------ RECORDED INFORMATION ------

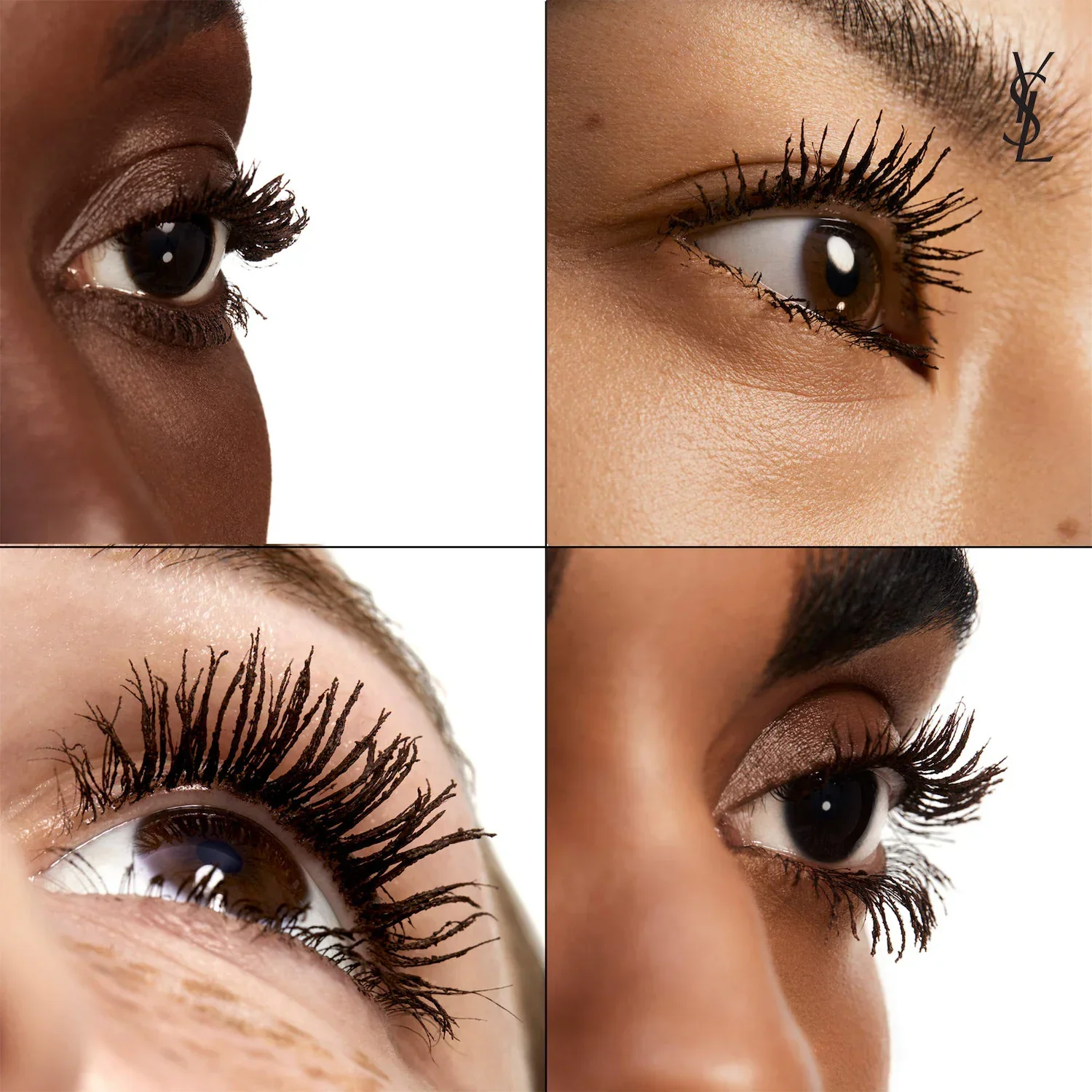 Lash Clash Extreme Volume Mascara — foto 5 de 9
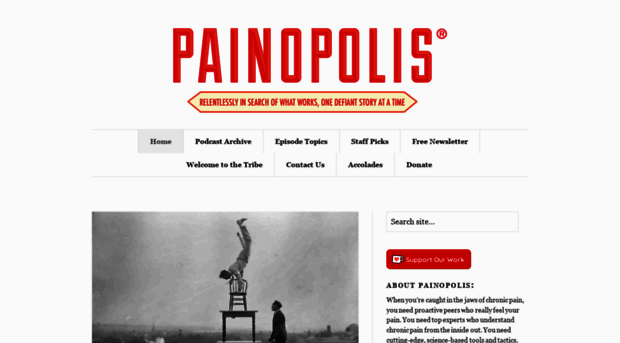 painopolis.com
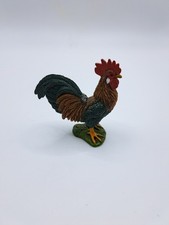 2016 Schleich® Hahn - 13825 - Vogel - Bauernhoftiere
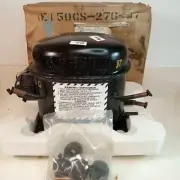 TECUMSEH AE150CS 820 BTU RECIPROCATING COMPRESSOR NOS NIB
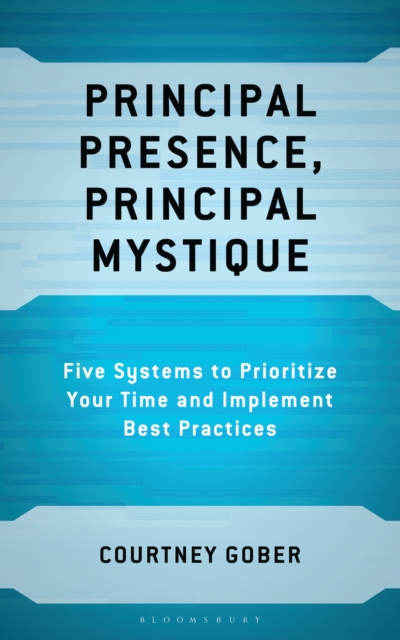 Principal Presence, Principal Mystique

------

* [PROBLEM STATEMENT]
All lines from the line with "TECUMSEH AE150CS 820" through the final line of the listing are to be printed exactly, both ends included; the pictures are not.

* [REPLY TO THE EXERCISE]
 TECUMSEH AE150CS 820 BTU RECIPROCATING COMPRESSOR NOS NIB
 Principal Presence, Principal Mystique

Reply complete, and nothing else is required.